- **Условия заданий**
[a] Ответьте на вопросы по тексту для анализа.
(i) На чем, согласно тексту, было сосредоточено творческое внимание в 80—90-е годы?
(ii) Какую причину самоубийств называет Достоевский?
(iii) К чему в разных случаях приводило воздействие открытий науки и техники?
[b] Продолжите текст об умственной жизни русского общества после крестьянской реформы, начав сразу после его последнего предложения.

- **Текст для анализа**
________________________________________

Не раз отмечалось, что для 80 — 90-х годов в высшей степени показателен интерес к гносеологической проблематике, когда творческое внимание сосредоточено не на итогах умственной деятельности, а на процессе познания, ведущем к получению выводов. Именно эта эпоха создавала наилучшие условия для переоценок устаревших взглядов и теорий, для возникновения новых концепций.

В годы, последовавшие за крестьянской реформой, в литературе, социологии и философии заметно обостряется интерес к личности человека, к проблемам нравственности, этики, права и морали.

Многие критики и писатели тех лет, и в частности один из наиболее чутких к злобе дня — Ф. М. Достоевский, отмечали усилившееся в обществе стремление к «обособлению», индивидуализму, к пересмотру и переоценке ценностей и поискам как новой «общей идеи», так и «своей» веры, истины и идеала. Эти напряженнейшие поиски нередко так и оставались только поисками, «дорогой никуда», что порождало особую атмосферу трагической безысходности и пессимизма. Размышляя над тем, чем была вызвана (особенно среди молодежи) эпидемия самоубийств, Достоевский приходит к выводу, что «в большинстве, в целом, прямо или косвенно, эти самоубийцы покончили с собой из-за одной и той же духовной болезни — от отсутствия высшей идеи существования в душе их»[5].

Сходные мысли высказывают публицисты, философы, ученые-естественники. Почти все они так или иначе говорят в этой связи о последствиях крестьянской реформы, о становлении и прогрессе буржуазных отношений, а также об успехах и достижениях науки и техники, которыми ознаменовался уходящий век и которые несомненно сказались во всех сферах общественной жизни, будь то политика, литература, проблемы нравственности, культура в целом, и не могли не привести к весьма ощутимым переменам в уровне понимания жизни и ее стиля.

Воздействие этих открытий не было однозначным. В одних случаях оно приводило к позитивизму, а в других — к оживлению интереса к идеалистической философии (что было своего рода реакцией на прямолинейность и крайности воззрений позитивистов).

________________________________________

- **Предоставленные данные**
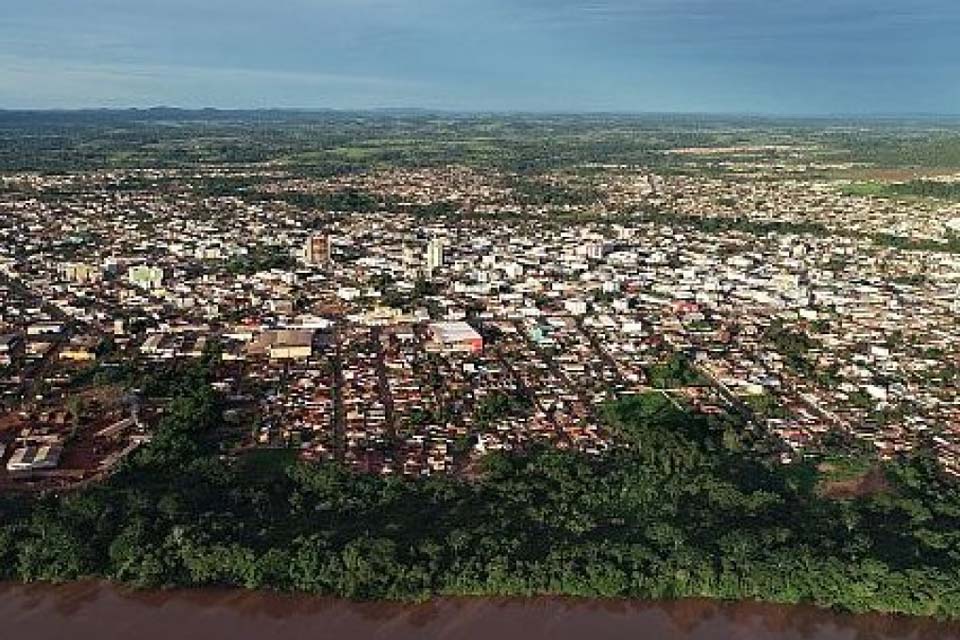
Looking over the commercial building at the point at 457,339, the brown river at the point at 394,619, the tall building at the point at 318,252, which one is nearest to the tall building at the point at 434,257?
the tall building at the point at 318,252

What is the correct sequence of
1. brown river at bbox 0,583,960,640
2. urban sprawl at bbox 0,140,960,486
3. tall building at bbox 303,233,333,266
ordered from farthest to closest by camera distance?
tall building at bbox 303,233,333,266, urban sprawl at bbox 0,140,960,486, brown river at bbox 0,583,960,640

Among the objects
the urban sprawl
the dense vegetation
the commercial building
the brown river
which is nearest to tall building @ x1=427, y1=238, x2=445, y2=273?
the urban sprawl

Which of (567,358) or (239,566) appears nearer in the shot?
(239,566)

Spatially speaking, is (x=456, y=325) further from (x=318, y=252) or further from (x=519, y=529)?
(x=318, y=252)

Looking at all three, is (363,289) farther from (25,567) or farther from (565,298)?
(25,567)

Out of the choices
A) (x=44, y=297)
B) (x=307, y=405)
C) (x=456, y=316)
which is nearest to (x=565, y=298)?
(x=456, y=316)

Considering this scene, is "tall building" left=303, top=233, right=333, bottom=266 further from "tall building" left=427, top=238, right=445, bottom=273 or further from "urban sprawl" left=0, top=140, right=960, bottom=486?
"tall building" left=427, top=238, right=445, bottom=273

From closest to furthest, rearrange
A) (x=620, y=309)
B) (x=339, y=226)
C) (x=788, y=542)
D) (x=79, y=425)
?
(x=788, y=542) → (x=79, y=425) → (x=620, y=309) → (x=339, y=226)
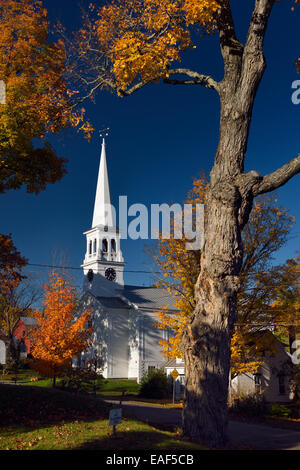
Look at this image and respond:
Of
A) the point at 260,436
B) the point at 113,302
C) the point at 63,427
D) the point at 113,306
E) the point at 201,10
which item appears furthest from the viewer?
the point at 113,302

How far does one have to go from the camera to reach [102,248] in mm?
49906

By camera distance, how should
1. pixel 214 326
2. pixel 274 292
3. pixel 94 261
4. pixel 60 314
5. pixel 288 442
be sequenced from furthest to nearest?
pixel 94 261
pixel 60 314
pixel 274 292
pixel 288 442
pixel 214 326

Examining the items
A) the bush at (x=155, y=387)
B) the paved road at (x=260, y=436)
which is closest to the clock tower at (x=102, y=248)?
the bush at (x=155, y=387)

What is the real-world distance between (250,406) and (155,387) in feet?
30.5

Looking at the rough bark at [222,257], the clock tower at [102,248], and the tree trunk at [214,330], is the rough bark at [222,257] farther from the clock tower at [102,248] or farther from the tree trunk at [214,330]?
the clock tower at [102,248]

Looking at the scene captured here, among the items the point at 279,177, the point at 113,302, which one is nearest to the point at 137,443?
the point at 279,177

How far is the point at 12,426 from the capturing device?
11141 mm

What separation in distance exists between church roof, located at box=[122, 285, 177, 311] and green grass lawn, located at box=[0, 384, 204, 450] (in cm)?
2907

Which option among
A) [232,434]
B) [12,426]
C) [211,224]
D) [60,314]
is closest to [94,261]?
[60,314]

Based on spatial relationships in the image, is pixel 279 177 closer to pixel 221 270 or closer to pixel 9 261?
pixel 221 270

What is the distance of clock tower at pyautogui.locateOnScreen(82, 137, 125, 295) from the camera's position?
1918 inches

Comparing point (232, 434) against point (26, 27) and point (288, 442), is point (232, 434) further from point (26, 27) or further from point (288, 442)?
point (26, 27)

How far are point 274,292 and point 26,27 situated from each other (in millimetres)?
15528

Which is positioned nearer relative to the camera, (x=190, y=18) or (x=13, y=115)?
(x=190, y=18)
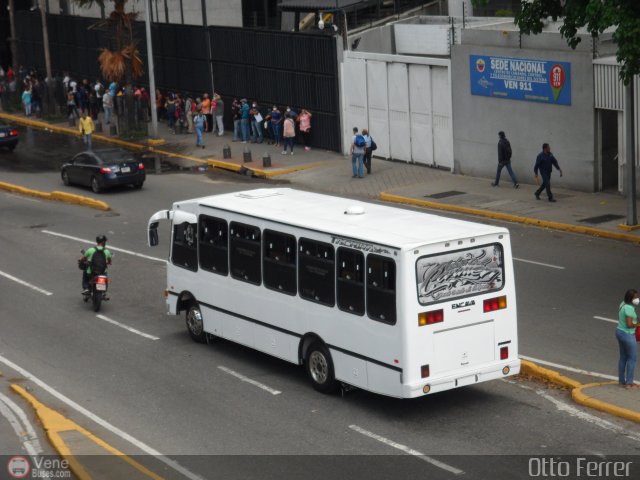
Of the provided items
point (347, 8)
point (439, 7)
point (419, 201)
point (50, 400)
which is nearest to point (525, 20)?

________________________________________

- **Ответы к заданиям**
[a]
(i) Творческое внимание было сосредоточено не на итогах умственной деятельности, а на процессе познания, ведущем к получению выводов.
(ii) Достоевский называет одну и ту же духовную болезнь: отсутствие высшей идеи существования в душе.
(iii) В одних случаях оно приводило к позитивизму, а в других к оживлению интереса к идеалистической философии.

[b]
Эта «крутая ломка» будет способствовать преодолению «старых» понятий и положений «классической» философии, и прежде всего — односторонне рационалистической гносеологии. В связи с этим начинает складываться антиреалистическое восприятие мира и человека. «Основание всей человеческой жизнедеятельности ищется теперь отнюдь не в разуме, а в неких безличных силах человеческой природы — воле, стремлении, жизненном порыве» [6].

Все эти процессы отразились в современной литературе, с ними было связано (но отнюдь не прямо и непосредственно) и видоизменение жанров, вытеснение больших форм повествования малыми. Некоторые критики тех лет отмечали эти тенденции. «Центр тяжести в психике человеческой для людей 60-х годов, — писал Д. Овсянико-Куликовский, — помешался в области мысли, понятий, идей, миросозерцания. Для людей 70 — 80-х годов он передвинулся в другую область — наследственности, исторически сложившихся навыков, чувств и настроений, вообще — той сферы духа, которую можно назвать иррациональною» [7].

Одна из причин того, что современники рубежа веков не сразу признали ведущее положение малых жанров, была в том, что в эти годы, как и прежде, роман продолжал находиться в сфере читателе с кого внимания (один за другим выходили романы Боборыкин, Мамина-Сибиряка, Вас. Немировича-Данченко, Шеллера-Михайлова и др.). Устойчивым было и мнение читателей, которые именно с этим и только с этим жанром связывали будущие достижения русской литературы.

И при всем том, чем дальше, тем с большей силой и остротой внимание читающей аудитории (и в России и за границей) станут привлекать проблемы, которые поставят в своих произведениях не романисты, а очеркисты, авторы рассказов и повестей.

Одни из критиков полагали, что подобная ситуация возникла потому, что писатели порвали с лучшими традициями предшествующих романистов. Другие, напротив, считали, что следовало говорить не об отрицании традиций, а о нетворческом использовании их И действительно, значительно чаще в этот период приходилось встречаться с романистами, которые, при всей их чуткости к злободневности, были в основном лишь добросовестными учениками предшественников. Это касалось и романной техники, и, главное, воззрений на мир и человека, уровня понимания его характера и системы взаимосвязи его с действительностью. В большинстве своем эти беллетристы, условно говоря, равнялись на тип романа, который принято называть «тургеневским» (примечательно, что новаторские поиски и открытия таких романистов, как Достоевский и Толстой, остались вне их внимания).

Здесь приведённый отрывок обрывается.